As salinas de Maras localizam-se a cerca de 50km de Cuzco (Peru), a mais importante cidade dos Andes. Nas redondezas, também é possível percorrer o Inca Trail, um trekking conhecido no mundo inteiro, que conduz até ao sítio arqueológico de Machu Picchu. Se essa caminhada é o ex-líbris da região, as salinas são, no entanto, um dos pontos de interesse que recomendo vivamente porque não é muito comum ter a possibilidade de descobrir um local acima dos 3000m que nos presenteie com um panorama de sal desta rara beleza. E foi com alguma apreensão que me propus atravessar os socalcos construídos pelos incas, imbuído de grandes expectativas em relação a essas construções escavadas na vertente da montanha. Tinha lido revistas sobre o assunto, visto fotografias, e sempre as desejei. Mas como tudo o que se quer muito na vida, nem sempre o que encontramos corresponde à verdade do que idealizámos. Por isso, após descer por um trilho durante algumas centenas de metros, quando ao virar de uma curva avistei no meio do barro avermelhado das vertentes uma mancha branca como o leite, abri a boca de espanto e concluí que o que tinha à minha frente suplantava a melhor das expectativas. Um conjunto impressionante de 4000 tanques de neve, construídos nos flancos da montanha, em sucessivos patamares que descem ao longo da vertente. Espantoso. As salinas de Maras, como uma noiva à espera da boda, espalhavam os seus folhos de sal cintilante sobre a nudez púrpura da paisagem envolvente.

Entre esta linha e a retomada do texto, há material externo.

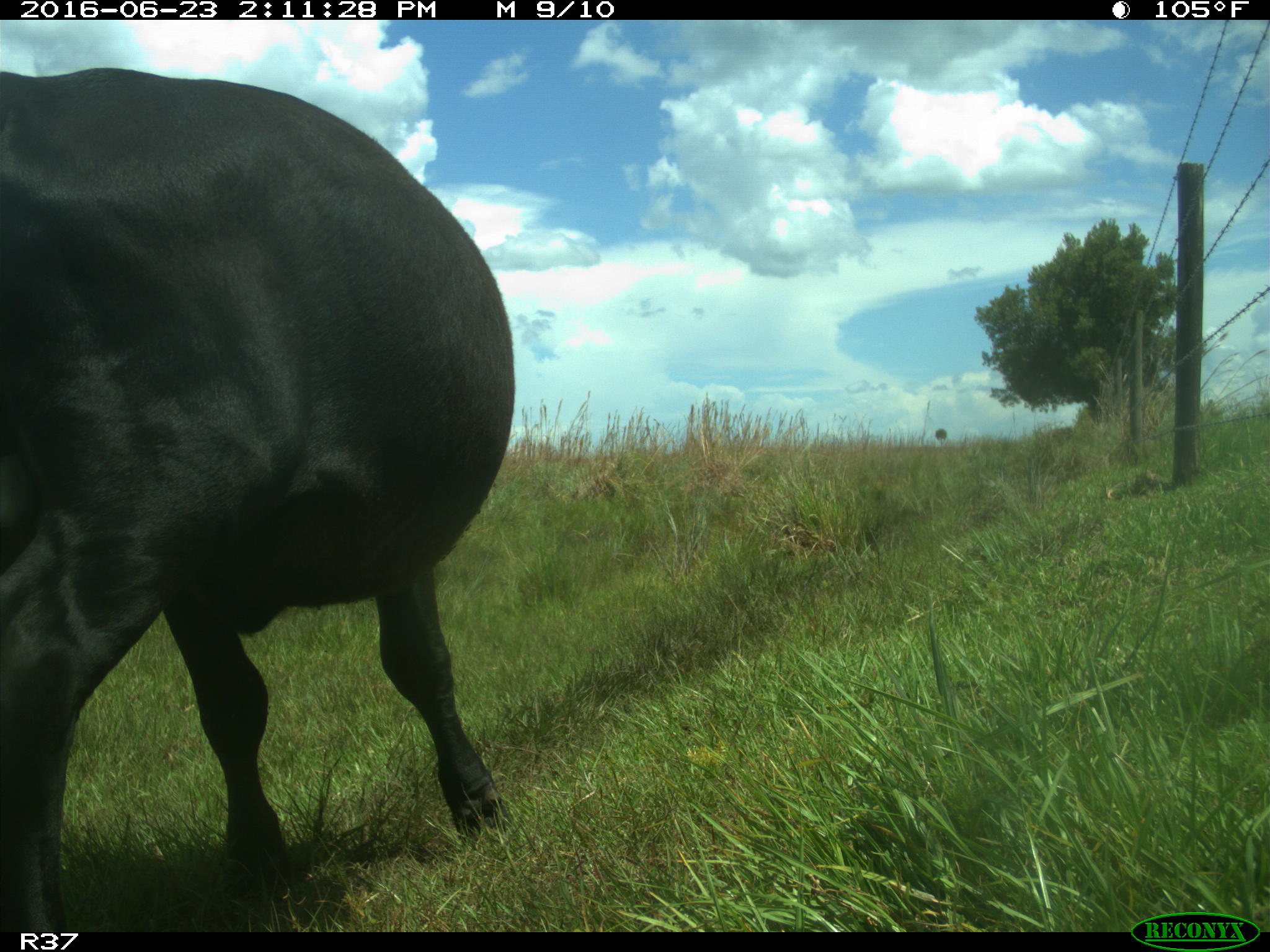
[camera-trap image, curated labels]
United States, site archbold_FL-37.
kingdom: Animalia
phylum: Chordata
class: Mammalia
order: Artiodactyla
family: Bovidae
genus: Bos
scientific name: Bos taurus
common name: domestic cow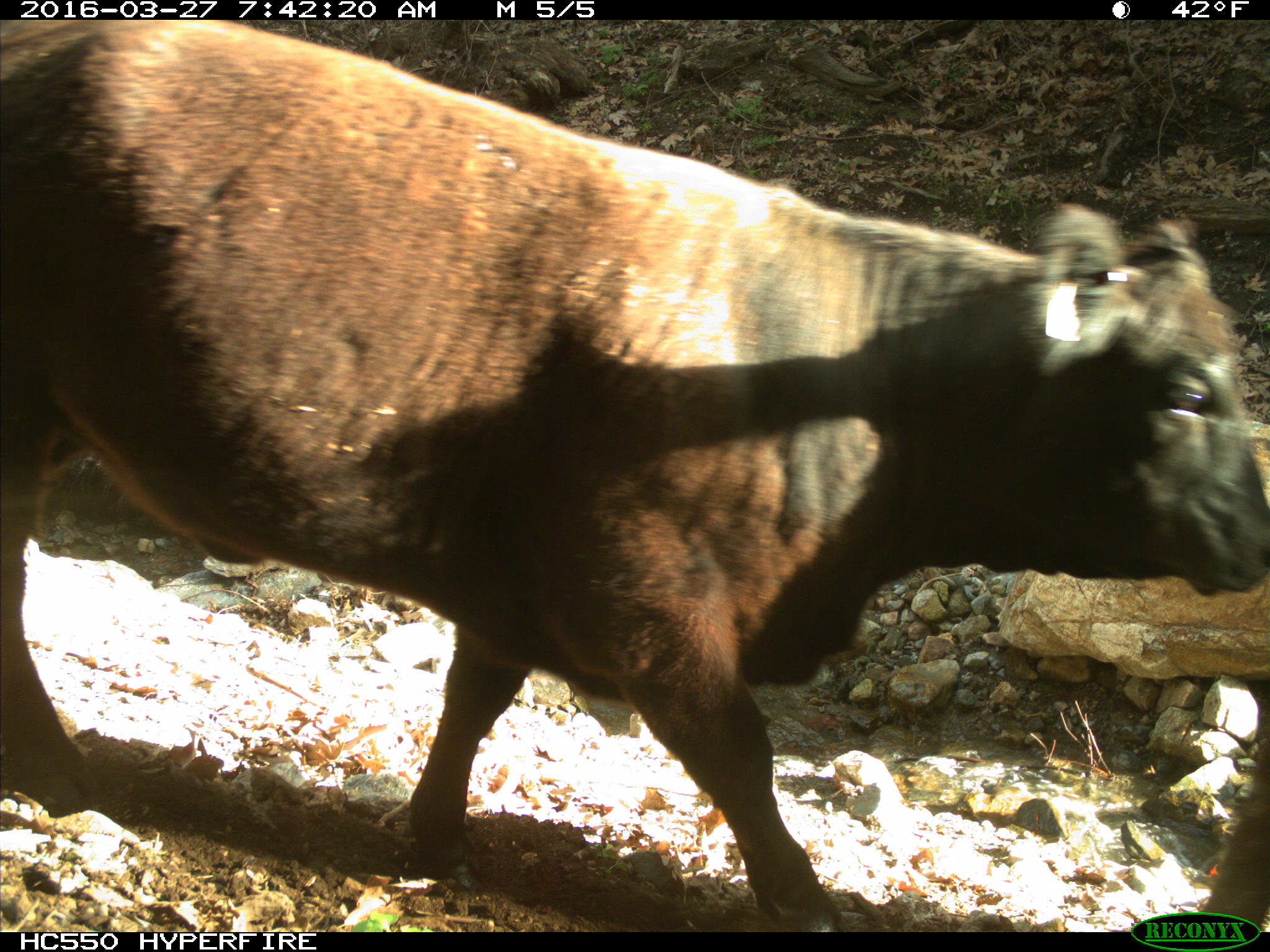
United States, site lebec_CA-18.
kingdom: Animalia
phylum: Chordata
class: Mammalia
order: Artiodactyla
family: Bovidae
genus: Bos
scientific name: Bos taurus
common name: domestic cow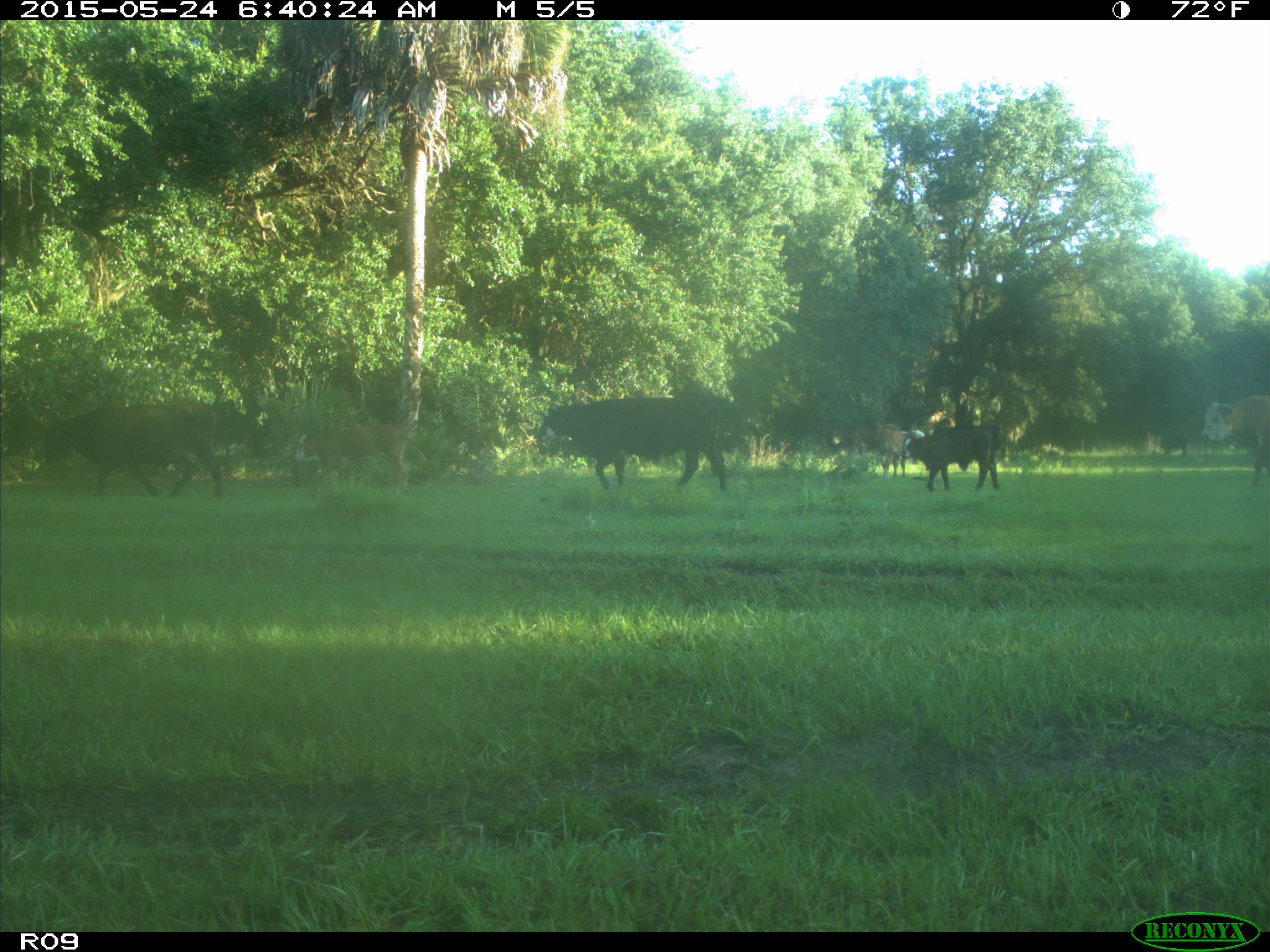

Numa pequena cabana, após pagar o direito de ingresso, segui por uma vereda lamacenta e escorregadia. As botas rapidamente ficaram pesadas com a lama que entretanto se foi colando à sola. Nas redondezas, ninguém. Só o caminho, e as salinas. Enquanto descia, uma pergunta inquietava-me. Como é que aparecia todo este sal? Encontrei a resposta no curso de um pequeno regato que jorrava das entranhas da montanha. Molhei o dedo na corrente e senti de imediato o calor da água. Uma água mole, morna como a das fontes termais. Um forte sabor a sal queimou-me os lábios, depositando um pequeno resíduo ardente que se dissipou a pouco e pouco com a saliva. Um sal ainda mais salgado que o da água do mar.
O processo para efectuar a recolha desta essência é semelhante ao utilizado em qualquer outra parte do mundo. Aprisionar uma grande quantidade de água em tanques do tamanho de pequenas piscinas, esperar que ela evapore e recolher a massa branca depositada no fundo. Mas aqui, nesta altitude, entre milhares de paredões abruptos, construir tantos tanques, tantas bacias, tem algo de irreal. Os cristais vão solidificando transformando a paisagem numa enorme mancha branca, um branco intenso que contrasta com a cor ferruginosa da terra. Parece que um gigante de dimensões sobrenaturais atirou pela montanha abaixo um enorme balde de tinta e que a mesma foi escorrendo, pintando a encosta com um rasto de brancura.
À medida que descia, as cores iam mudando de tonalidade. Do vermelho ferrugem para o carmim, do castanho doce para o térreo deslavado, e no meio do colorido do piso barrento, os flocos de cristal salgado acumulavam-se sobre as paredes dos tanques. Foi uma das visões mais maravilhosas que já me foram dadas a contemplar. A paisagem transfigurada sob a acção do homem, emocionante de beleza, arte e sentido de sobrevivência humana. Era todo um poema feito de versos brancos em socalcos que se escrevia por baixo dos meus pés, por onde caminhei aturdido com tanta beleza, com tanta magia.
O carreiro desceu para o fundo do vale Urubamba que se abriu subitamente, majestoso, como um vale encantado onde vivem seres de fantasia. Não demorei muito a chegar ao rio onde me esperava um paraíso de verde e frescura. Atravessei uma pequena ponte suspensa e após mais alguns passos, lá estava o meu transporte, à espera.
Enquanto seguíamos pelo Vale Sagrado dos Incas a caminho de Ollantaytambo, disse adeus à mancha de neve que desaparecia ao longe, encovada entre as vertentes de duas montanhas, cada vez mais distante, cada vez menos visível, mas para sempre gravada na minha memória.